Task directions
Would you retype the listing below word for word, without any of its pictures?

Given information
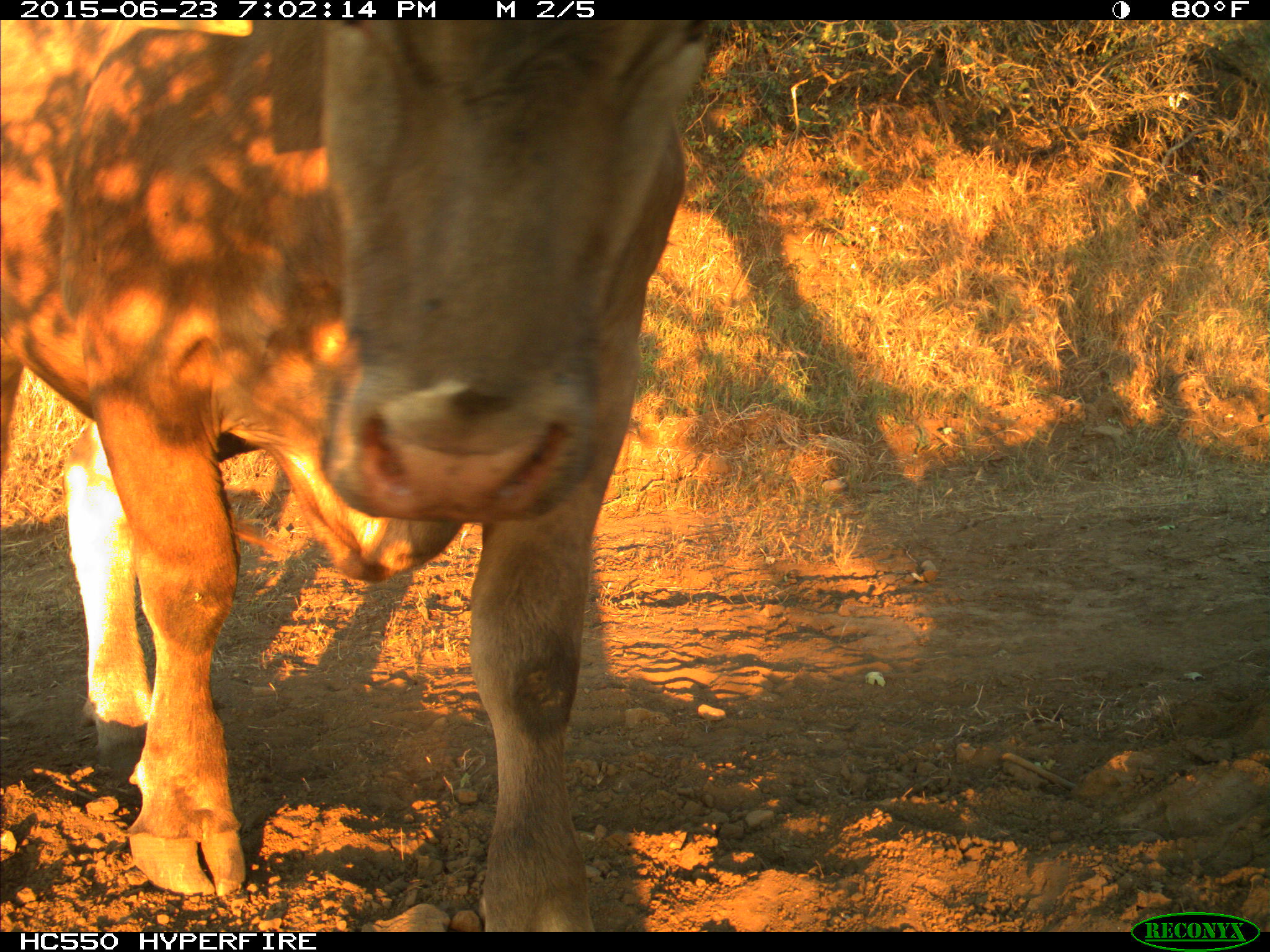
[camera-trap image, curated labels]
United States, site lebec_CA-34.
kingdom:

Solution to this exercise
[camera-trap image, curated labels]
United States, site lebec_CA-34.
kingdom:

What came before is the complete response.